> EXTRAIT CHOISI:
Editions Fayard 2001
L'auteur, Ed Mc Bain, une référence dans le domaine du polar, a commandé trois « novellas » (plus longues que des nouvelles, et plus courts que des romans, soit de 70 à cent ou cent vingt pages environ) à des romanciers reconnus.
Des billets sur la planche
Le premier texte est de Westlake et c'est une aventure de Dortmunder. Ce dernier et son complice Kelp acceptent d'aider Querk, employé d'imprimerie, à fabriquer des billets de banque pour un petit pays d'Amérique latine. Pendant la fermeture de l'usine, ils en émettront un certain nombre et devront ensuite se rendre dans ce pays les échanger contre des dollars... mais Kelp et Dordmunder se méfient de l'amie de Querk qui tient une agence de voyage...
Otages
Le deuxième opus est d'Anne Perry. En Irlande du nord la famille d'un pasteur intransigeant se trouve prise en otage par un groupe catholique qui veut faire prendre au pasteur Connel sa retraite pour le remplacer par un modéré. Le pasteur ne veut pas céder même si ces messieurs sont armés et sa famille en danger. C'est Bridget, jusque là épouse soumise et vouée aux rôles subalternes, qui va créer une stratégie de survie...
La princesse Maïs : une histoire d'amour.
De Joyce-Carol Oates, qui a excellé aussi bien dans le roman psychologique que dans le polar.
Passionnée par les psychopathes, elle met ici en scène Jude Trahern, élève de 4eme d'un collège privé. La gamine vit avec sa grand-mère, malmenée par l'âge, incapable de l'élever. Avec deux copines qui se trouvent laides, elle a tenté sans succès de plaire au jeune professeur d'informatique.
Toutes trois échafaudent un plan terrible : kidnapper Marissa une élève de sixième un peu farouche et mal adaptée, qui possède de magnifiques cheveux blonds très clairs, en l'entraînant chez elle, sous le prétexte de lui offrir une bière dans laquelle elles ont mis de la drogue.
« Bandes de cons !
Quoipourquoi mais ses cheveux pardi voilà pourquoi.

Entrées de questions spatiales
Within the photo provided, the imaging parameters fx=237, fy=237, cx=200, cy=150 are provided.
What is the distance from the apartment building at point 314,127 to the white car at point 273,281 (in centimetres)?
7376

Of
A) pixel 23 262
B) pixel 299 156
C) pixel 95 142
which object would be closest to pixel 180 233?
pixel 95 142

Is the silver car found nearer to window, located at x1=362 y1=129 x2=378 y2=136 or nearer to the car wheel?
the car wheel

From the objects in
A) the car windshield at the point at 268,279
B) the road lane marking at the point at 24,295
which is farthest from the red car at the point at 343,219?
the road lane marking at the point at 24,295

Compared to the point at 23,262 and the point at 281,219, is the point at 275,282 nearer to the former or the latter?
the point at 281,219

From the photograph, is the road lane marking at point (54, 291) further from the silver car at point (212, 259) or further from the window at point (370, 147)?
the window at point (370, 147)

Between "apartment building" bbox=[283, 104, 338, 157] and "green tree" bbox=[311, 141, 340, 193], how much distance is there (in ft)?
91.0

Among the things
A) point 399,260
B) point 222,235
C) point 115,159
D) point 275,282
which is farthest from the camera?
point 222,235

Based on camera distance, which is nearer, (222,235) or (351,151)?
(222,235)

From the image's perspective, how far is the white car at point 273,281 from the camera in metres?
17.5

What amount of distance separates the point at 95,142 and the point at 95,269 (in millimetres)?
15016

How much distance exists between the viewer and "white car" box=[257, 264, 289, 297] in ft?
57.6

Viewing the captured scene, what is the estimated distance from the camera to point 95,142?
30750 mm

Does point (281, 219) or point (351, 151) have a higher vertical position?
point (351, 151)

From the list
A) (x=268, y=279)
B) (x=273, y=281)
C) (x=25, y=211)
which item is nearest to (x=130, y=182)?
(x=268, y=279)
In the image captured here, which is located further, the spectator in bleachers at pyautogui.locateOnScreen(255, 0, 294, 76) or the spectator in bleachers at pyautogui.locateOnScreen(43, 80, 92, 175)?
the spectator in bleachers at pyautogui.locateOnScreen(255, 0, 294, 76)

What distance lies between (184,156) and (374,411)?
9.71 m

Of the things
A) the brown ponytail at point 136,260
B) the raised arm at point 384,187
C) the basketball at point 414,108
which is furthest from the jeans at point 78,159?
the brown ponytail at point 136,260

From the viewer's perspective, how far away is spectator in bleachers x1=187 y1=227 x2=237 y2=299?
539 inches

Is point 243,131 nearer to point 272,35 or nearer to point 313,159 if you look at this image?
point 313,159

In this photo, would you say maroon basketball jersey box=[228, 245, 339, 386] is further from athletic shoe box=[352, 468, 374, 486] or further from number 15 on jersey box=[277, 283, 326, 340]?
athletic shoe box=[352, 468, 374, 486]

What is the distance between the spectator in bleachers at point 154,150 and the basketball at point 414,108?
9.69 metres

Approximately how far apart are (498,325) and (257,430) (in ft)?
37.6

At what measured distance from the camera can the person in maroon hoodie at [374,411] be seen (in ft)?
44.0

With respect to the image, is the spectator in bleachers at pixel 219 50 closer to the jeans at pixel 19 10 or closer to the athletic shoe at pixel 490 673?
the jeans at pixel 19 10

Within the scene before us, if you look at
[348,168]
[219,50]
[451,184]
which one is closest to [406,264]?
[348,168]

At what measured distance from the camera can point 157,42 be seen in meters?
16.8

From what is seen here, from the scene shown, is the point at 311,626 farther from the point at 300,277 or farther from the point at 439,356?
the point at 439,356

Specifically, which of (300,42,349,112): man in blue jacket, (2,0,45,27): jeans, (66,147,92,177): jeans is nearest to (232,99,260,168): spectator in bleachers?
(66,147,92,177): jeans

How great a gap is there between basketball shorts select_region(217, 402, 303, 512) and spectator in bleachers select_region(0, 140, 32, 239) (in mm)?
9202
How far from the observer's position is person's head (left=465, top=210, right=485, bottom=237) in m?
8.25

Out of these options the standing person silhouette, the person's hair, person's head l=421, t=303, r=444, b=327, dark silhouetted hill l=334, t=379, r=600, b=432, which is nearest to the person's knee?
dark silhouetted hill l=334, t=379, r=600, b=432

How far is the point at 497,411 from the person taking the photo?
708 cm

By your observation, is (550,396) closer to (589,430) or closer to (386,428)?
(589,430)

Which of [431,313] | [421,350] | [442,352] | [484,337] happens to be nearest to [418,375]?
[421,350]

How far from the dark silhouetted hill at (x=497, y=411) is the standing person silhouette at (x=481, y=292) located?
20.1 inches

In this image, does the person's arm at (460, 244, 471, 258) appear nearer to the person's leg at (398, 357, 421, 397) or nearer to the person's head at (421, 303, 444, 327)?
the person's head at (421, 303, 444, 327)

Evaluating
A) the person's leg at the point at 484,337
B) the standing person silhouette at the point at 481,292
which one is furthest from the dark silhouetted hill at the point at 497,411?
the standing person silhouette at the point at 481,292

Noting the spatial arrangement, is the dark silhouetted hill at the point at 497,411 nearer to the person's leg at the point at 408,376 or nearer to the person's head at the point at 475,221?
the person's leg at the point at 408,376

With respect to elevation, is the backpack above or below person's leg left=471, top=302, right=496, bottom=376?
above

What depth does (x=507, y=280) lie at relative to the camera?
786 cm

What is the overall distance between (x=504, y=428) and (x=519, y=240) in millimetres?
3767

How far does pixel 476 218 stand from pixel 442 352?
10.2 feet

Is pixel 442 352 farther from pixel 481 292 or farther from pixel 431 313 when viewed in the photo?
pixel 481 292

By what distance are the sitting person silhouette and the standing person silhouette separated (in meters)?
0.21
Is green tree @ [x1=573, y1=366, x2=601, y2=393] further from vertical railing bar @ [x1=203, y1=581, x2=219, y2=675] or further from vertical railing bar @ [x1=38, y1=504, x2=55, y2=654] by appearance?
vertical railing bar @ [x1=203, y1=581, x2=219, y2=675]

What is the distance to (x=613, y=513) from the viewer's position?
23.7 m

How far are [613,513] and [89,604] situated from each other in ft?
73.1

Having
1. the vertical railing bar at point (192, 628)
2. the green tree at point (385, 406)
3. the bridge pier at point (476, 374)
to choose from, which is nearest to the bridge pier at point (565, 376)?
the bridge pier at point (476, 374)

> CONSIGNE: D'après l'extrait, quelle longueur ont les « novellas » commandées par Ed Mc Bain ? Ces items n'ont aucun lien avec l'extrait.

> RÉPONSE CORRECTE: De 70 à cent ou cent vingt pages environ.